Tutorials

From the Kremlin to Pandas

This session shows you how a historian uses data science to work with large Russian-language source collections. It focuses on the real challenges of Slavic inflectional languages (especially Russian) demonstrating how you can turn messy historical materials into clean datasets ready to be analyzed.

The following questions are addressed: Why Russian (and other Slavic languages) are tricky for quantitative text analysis (many word forms, spelling and style variation), How to make key preparation choices: normalisation, stemming vs lemmatisation, detecting duplicates and near-duplicates, and why these decisions change your results, How to treat official sources critically (provenance, context, and what “the data” really represents), How to go from PDF to dataset: extracting text from born-digital and scanned PDFs, cleaning Cyrillic text, adding metadata, and exporting to CSV / DataFrame.

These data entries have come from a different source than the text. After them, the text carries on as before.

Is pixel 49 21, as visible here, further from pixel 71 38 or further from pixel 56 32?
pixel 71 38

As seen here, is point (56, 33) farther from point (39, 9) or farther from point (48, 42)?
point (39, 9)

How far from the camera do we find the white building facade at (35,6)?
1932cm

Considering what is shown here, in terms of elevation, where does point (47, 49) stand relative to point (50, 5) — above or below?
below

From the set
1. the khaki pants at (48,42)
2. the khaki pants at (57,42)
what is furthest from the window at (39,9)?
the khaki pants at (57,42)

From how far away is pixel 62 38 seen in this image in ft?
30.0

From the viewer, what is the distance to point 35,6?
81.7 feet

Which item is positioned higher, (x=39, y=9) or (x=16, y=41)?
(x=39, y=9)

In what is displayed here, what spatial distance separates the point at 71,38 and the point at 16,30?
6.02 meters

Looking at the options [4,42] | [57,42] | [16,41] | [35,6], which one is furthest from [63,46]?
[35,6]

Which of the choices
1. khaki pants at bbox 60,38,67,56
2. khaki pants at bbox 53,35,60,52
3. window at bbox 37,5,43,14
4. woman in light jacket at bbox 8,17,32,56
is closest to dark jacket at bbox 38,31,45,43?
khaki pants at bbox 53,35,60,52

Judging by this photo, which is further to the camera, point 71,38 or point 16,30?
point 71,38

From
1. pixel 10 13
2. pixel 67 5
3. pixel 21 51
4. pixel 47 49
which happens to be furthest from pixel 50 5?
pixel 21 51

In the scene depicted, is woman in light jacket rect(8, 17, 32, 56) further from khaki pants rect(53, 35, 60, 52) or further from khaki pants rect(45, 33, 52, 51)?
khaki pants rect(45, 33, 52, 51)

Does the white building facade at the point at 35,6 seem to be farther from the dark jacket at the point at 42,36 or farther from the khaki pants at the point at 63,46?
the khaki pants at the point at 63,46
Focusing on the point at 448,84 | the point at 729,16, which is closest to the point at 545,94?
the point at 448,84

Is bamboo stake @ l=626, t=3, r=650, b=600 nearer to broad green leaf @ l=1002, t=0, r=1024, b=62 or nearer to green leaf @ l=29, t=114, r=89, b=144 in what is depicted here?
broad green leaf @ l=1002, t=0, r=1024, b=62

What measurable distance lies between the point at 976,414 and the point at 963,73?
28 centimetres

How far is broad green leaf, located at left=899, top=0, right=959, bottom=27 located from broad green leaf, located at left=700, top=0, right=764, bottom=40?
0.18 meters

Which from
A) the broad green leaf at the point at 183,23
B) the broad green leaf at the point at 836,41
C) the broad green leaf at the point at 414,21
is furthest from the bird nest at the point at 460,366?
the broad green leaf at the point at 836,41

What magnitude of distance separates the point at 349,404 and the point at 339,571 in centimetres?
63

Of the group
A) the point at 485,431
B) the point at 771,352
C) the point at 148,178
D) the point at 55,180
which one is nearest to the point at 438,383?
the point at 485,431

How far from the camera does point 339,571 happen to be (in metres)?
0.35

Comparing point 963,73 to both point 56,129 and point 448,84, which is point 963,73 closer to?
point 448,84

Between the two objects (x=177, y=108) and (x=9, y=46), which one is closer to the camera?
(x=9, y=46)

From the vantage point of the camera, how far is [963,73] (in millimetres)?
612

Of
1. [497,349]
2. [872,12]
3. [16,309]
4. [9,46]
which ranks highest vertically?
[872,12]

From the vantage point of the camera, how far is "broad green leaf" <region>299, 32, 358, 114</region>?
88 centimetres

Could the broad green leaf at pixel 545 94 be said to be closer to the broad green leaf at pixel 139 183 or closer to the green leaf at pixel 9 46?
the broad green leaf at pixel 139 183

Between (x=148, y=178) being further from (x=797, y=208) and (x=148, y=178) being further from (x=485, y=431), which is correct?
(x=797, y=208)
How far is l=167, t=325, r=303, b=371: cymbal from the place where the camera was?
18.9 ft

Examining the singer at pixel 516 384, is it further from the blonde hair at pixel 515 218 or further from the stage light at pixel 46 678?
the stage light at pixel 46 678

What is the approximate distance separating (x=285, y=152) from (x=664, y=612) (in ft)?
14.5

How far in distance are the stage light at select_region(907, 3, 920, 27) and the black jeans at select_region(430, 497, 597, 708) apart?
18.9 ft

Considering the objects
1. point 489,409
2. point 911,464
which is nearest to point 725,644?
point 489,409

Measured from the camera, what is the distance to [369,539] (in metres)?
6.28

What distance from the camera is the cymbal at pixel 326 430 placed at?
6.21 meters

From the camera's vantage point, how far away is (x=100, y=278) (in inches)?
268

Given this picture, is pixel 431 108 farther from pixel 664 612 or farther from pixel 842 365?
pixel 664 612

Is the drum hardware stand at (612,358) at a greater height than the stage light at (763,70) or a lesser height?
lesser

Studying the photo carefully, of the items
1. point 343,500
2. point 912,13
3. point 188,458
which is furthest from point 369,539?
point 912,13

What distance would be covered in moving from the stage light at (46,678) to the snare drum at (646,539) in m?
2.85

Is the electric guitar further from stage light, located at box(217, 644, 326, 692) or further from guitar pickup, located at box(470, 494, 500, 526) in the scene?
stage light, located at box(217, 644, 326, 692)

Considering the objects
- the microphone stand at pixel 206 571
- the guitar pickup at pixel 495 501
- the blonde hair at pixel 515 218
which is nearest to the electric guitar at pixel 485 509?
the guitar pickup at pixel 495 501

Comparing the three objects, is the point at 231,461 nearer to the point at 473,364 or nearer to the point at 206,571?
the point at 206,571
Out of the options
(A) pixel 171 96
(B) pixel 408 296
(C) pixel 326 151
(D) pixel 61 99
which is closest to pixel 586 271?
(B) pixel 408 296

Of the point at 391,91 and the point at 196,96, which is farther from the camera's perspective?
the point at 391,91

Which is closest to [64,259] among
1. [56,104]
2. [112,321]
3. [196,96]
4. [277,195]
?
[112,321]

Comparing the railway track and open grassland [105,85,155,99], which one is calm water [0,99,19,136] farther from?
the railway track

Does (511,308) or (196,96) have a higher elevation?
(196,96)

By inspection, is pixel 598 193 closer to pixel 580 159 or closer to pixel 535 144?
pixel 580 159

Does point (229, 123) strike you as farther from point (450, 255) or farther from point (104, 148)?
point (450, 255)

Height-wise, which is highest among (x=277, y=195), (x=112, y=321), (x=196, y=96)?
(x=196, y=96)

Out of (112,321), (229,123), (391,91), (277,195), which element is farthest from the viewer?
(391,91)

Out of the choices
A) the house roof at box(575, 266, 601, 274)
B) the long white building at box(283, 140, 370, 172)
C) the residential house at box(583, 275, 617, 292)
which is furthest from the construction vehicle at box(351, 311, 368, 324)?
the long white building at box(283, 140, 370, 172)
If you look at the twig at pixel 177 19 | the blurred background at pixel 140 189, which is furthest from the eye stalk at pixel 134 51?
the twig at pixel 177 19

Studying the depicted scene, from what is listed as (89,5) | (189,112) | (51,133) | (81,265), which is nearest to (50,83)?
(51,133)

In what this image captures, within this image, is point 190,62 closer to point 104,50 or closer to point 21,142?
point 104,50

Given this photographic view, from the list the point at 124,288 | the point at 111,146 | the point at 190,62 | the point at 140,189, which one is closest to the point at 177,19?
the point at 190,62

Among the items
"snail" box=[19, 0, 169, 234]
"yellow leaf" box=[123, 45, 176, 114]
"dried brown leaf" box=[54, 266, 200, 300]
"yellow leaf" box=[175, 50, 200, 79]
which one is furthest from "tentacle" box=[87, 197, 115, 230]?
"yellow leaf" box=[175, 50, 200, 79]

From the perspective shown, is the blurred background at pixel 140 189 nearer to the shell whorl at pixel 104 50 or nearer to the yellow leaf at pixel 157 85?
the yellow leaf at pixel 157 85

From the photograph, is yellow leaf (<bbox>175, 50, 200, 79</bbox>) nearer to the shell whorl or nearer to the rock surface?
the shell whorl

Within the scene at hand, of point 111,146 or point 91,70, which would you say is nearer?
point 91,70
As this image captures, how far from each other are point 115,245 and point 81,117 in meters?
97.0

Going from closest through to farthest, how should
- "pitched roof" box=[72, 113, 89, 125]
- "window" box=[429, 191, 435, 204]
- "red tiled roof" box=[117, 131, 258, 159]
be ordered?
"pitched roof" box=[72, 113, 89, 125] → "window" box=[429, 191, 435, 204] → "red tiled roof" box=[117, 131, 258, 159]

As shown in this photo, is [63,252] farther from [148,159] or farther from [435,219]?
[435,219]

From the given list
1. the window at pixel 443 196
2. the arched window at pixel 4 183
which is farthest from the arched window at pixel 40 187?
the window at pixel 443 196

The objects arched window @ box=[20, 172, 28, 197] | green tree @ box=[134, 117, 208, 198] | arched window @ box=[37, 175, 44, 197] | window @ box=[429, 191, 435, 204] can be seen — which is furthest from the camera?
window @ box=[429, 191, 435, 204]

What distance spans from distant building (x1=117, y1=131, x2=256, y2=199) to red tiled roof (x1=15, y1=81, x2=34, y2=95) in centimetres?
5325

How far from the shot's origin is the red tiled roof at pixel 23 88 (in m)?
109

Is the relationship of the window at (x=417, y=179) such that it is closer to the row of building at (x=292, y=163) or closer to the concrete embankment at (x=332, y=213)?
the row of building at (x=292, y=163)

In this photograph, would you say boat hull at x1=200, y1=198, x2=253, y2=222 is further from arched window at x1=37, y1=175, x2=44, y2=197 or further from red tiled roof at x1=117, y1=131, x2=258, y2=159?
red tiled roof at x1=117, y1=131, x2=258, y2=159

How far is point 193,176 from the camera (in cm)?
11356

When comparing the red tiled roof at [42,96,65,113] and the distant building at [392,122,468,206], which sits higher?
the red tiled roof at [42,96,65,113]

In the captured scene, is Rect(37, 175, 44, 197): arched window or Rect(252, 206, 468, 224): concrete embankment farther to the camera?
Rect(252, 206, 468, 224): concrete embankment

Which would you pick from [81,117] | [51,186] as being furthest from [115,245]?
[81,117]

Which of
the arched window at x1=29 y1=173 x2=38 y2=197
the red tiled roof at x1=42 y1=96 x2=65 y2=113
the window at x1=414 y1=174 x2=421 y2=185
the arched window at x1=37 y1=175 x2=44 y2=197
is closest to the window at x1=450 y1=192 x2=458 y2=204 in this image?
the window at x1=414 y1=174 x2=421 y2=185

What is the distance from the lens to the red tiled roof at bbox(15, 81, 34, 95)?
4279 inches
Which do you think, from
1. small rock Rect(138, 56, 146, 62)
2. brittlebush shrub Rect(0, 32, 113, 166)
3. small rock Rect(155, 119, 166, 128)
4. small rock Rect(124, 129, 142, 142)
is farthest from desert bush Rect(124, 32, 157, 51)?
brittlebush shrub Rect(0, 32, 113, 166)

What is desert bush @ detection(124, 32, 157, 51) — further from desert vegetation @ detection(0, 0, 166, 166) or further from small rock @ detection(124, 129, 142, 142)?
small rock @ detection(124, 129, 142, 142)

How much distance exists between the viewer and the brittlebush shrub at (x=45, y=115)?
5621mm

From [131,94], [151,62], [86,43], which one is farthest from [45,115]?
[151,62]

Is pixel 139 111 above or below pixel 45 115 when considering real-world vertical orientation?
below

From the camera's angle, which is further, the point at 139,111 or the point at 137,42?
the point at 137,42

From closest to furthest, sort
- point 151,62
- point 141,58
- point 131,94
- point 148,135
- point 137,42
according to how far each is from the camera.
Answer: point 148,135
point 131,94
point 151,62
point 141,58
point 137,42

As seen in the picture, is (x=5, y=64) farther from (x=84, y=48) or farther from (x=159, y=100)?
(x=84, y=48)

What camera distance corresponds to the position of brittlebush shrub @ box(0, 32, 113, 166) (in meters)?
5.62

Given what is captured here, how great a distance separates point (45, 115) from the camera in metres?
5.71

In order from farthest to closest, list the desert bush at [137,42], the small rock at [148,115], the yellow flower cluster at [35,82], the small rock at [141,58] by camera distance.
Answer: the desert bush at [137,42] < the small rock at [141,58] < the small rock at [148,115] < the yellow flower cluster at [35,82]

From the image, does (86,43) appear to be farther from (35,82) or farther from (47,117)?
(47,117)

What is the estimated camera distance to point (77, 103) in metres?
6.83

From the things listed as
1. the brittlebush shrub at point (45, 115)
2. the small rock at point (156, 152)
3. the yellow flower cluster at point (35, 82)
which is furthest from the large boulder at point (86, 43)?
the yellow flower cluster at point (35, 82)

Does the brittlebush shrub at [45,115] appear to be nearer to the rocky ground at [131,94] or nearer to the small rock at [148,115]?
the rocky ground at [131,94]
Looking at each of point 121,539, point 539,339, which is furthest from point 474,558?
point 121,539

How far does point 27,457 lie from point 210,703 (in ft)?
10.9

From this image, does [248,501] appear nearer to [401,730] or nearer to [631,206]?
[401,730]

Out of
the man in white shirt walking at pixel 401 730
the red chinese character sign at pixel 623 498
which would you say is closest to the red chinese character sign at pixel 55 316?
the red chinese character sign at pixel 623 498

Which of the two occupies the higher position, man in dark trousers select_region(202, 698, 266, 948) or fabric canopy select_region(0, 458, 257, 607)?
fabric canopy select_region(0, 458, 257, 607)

The session demonstrates that data science in the humanities is not only about coding. Rather, it is about making methodological decisions with sources.

Dr. Bartłomiej Gajos is a historian of Russia who combines archival research with computer-based analysis of large datasets (data science). He specialises in politics of memory and in how the Kremlin uses history for political purposes. He is a Visiting Fellow at Harvard University under a scholarship from the Kościuszko Foundation. He earned his PhD at the Tadeusz Manteuffel Institute of History, Polish Academy of Sciences, with a dissertation on the Bolsheviks’ politics of memory (1917–1920). His academic achievements have been recognised with Poland’s Prime Minister’s Award, a START scholarship from the Foundation for Polish Science, and a Diamond Grant from the Ministry of Science and Higher Education. He currently works at the Juliusz Mieroszewski Centre in Warsaw. Together with Ernest Wyciszkiewicz, he co-hosts the YouTube programme Polihistor 2.0 devoted to Russia, which reaches around 250,000 views per month.